Relationship between the citrus leaf and D. citriδ¹⁵N values

The δ¹⁵N values for D. citri adults obtained in each exclusion cage were positively correlated with the δ¹⁵N values of the young citrus leaves from the same exclusion bag (Fig. 2). However, there were no significant influence of the fertilization managements (conventional vs. organic) on either the δ¹⁵N values of the leaves from the exclusion bags (avg. 6.774 ± 0.178‰, n = 271; F_1,67 = 0.623, P = 0.433) or on the δ¹⁵N values of the D. citri adult individuals reared inside those exclusion bags (avg. 7.272 ± 0.169‰  n = 258; F_1,67 = 1.379, P = 0.245). Therefore, it was not possible to trace the origin of the individuals. The difference between the average δ¹⁵N values of the leaves and the δ¹⁵N values of the D. citri adults per cage showed and an increase of 0.471 ± 0.125 (n = 71).

Citrus leaf δ¹⁵N values in different seasons

No significant differences were found in the citrus leaf δ¹⁵N values between seasons within orchards (C1; t(36) = 0.91, P = 0.437, C3; t(28) = 1.39, P = 0.176, C4; t(21) = 0.63, P = 0.534, O1; t(23) = 1.36, P = 0.186, O3; t(21) = 0.08, P = 0.936, O4; t(16) = 0.9, P = 0.381). The δ¹⁵N values of the 239 young citrus leaves analyzed from six orchards (C1, C3, C4, O1, O3 and O4) varied between a minimum of 2.352 ‰ in O1 in Summer of 2017 and a maximum of 18.393‰ in the same orchard in Spring of 2017. From the citrus orchards compared in winter (December 2016) and spring (March 2017) (C3, C4 and O3), O3 had the highest average citrus leaf δ¹⁵N value with 9.589 ± 0.261‰ and 9.557 ± 0.143‰ in winter and spring respectively (Fig. 3). From the citrus orchards compared in spring (March 2017) and summer (July 2017) seasons (C1, O1 and O4), the highest average citrus leaf δ¹⁵N values were obtained from O1 with 8.212 ± 1.035‰ and 9.029 ± 1.179‰ in Spring and Summer respectively (Fig. 3).

Citrus leaf δ¹⁵N values in conventional and organic groves

Significant differences were found in the δ¹⁵N values between fertilization managements (F_1,548 = 79.244, P < 0.001). On average, the organic and the conventional orchards had a δ¹⁵N value of 8.158  ± 1.038‰ and 5.185 ± 0.561‰ respectively. The maximum δ¹⁵N value (20.103‰) was detected in an organic orchard (O2) and the minimum δ¹⁵N value (1.215‰) was obtained from a conventional orchard (C8) (Fig. 4). Modeled Kernel distribution density curves for the citrus leaf δ¹⁵N values for the organic and conventional orchards showed that data from conventional orchards followed a normal distribution (Shapiro–Wilk normality test = 0.978, P = 0.956) and data from organic orchards followed a bimodal distribution (Fig. 5).
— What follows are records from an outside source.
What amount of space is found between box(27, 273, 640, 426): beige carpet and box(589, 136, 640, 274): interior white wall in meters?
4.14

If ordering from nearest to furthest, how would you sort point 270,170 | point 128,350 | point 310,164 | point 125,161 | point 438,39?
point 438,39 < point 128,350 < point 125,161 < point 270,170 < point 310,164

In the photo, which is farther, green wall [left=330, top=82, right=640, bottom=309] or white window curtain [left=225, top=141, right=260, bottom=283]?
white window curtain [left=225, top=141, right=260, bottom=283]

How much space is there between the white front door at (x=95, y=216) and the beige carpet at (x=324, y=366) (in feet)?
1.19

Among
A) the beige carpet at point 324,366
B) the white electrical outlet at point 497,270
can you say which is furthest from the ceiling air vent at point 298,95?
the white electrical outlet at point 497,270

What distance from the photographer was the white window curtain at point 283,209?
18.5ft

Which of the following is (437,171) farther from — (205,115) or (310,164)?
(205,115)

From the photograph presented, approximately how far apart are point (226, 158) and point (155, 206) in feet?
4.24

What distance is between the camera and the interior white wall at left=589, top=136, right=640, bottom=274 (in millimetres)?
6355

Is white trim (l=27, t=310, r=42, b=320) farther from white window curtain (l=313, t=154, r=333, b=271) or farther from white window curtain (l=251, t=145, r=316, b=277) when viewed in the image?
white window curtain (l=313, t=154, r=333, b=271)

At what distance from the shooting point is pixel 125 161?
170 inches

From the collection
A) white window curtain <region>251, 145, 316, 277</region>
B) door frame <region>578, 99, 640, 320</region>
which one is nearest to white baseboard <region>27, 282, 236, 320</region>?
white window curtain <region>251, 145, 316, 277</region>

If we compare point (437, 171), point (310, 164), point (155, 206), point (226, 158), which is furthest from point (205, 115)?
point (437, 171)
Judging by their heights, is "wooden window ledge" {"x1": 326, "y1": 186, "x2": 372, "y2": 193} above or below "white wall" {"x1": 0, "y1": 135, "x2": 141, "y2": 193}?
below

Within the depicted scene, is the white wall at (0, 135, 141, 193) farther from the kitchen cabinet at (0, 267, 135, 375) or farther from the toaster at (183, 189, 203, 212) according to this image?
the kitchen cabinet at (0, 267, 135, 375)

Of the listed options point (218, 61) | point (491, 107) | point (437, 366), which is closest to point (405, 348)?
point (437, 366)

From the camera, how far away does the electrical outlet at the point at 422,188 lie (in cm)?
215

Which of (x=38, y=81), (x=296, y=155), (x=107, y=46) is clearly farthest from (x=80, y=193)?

Although there was a definite tendency for conventional citrus orchards to have lower δ¹⁵N values, there was overlap between the δ¹⁵N values for the organic and conventional citrus orchards (Fig. 5). Ninety-nine percent (p = 0.01) of the modeled conventional δ¹⁵N values would be expected to have a δ¹⁵N value below 10‰. This means that δ¹⁵N values above 10 ‰  could be expected to be obtained from organic citrus orchards, whereas δ¹⁵N values below 10 ‰ could not be unambiguously identified as organic or conventional.